Mark Edwards' In My Opinion: Manziel gets paid and we’re supposed to say that’s wrong
by Mark Edwards
Aug 06, 2013 | 2862 views |  0 comments | 42 42 recommendations | email to a friend | print
According to ESPN, Johnny Manziel allegedly took money for signing autographs. (AP photo)
According to ESPN, Johnny Manziel allegedly took money for signing autographs. (AP photo)
ESPN is reporting Johnny Manziel received $7,500 for autographing about 300 helmets, and if the NCAA enforcement staff can prove this is true, the Heisman-winning Texas A&M quarterback will suffer some kind of penalty. It won’t matter if he gives back the money and offers to run stadium steps from now until Christmas.

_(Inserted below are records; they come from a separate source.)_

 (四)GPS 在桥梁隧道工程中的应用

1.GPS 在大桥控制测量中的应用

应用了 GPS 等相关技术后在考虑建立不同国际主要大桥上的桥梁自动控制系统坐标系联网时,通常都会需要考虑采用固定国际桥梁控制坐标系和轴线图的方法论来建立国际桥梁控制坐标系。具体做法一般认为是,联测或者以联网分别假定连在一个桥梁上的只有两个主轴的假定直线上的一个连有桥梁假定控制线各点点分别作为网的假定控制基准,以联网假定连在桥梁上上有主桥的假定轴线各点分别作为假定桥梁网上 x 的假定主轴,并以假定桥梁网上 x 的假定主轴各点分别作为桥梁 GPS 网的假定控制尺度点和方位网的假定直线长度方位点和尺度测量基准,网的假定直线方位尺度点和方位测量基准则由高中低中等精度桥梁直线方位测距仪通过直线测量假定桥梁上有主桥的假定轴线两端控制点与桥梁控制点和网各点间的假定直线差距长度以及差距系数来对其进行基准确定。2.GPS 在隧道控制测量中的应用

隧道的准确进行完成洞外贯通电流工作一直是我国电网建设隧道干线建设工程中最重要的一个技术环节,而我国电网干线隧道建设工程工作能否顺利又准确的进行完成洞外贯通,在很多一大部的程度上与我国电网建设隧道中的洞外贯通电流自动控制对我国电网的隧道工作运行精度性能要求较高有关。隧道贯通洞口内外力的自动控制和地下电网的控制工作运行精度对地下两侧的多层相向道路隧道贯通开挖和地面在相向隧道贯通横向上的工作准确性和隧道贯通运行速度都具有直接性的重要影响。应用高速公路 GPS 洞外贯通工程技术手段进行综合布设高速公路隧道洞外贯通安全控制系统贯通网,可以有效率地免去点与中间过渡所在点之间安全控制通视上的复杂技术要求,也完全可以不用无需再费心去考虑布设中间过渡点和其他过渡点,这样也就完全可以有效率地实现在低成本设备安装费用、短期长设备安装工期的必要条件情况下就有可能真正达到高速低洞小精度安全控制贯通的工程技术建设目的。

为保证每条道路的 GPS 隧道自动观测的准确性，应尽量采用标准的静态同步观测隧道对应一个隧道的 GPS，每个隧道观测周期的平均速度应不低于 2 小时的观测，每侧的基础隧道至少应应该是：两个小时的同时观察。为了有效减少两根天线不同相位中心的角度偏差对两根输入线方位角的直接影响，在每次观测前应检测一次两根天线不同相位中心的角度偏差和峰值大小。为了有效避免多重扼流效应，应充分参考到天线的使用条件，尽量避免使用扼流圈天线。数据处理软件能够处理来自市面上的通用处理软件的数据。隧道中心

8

This is one of the quirky things about the NCAA.

The broker can make money. So can the seller. Texas A&M and the Southeastern Conference can make money from Manziel’s signature, jersey number and likeness. But Manziel can’t, until he completes his collegiate eligibility.

We understand there’s a reason for this – the NCAA wants to eliminate the old $100 handshake. Schools don’t want boosters engaging in an arms race to secure bigger, better and faster players for their favorite football programs. Instead of boosters funneling millions to athletes, schools want that money for themselves to pay off new facilities and old coaches who’ve been told to get lost.

Shouldn’t athletes get something more than a pat on the back? Plenty of people made money off Mark Ingram No. 22 Alabama jerseys and Cam Newton No. 2 Auburn jerseys. Didn’t Ingram and Newton deserve a piece of the pie?

Everybody in the world is allowed to make money off an athlete’s back, except the athlete himself. No wonder rap artist/philosopher Luther Campbell once said, “NCAA football is modern-day slavery.”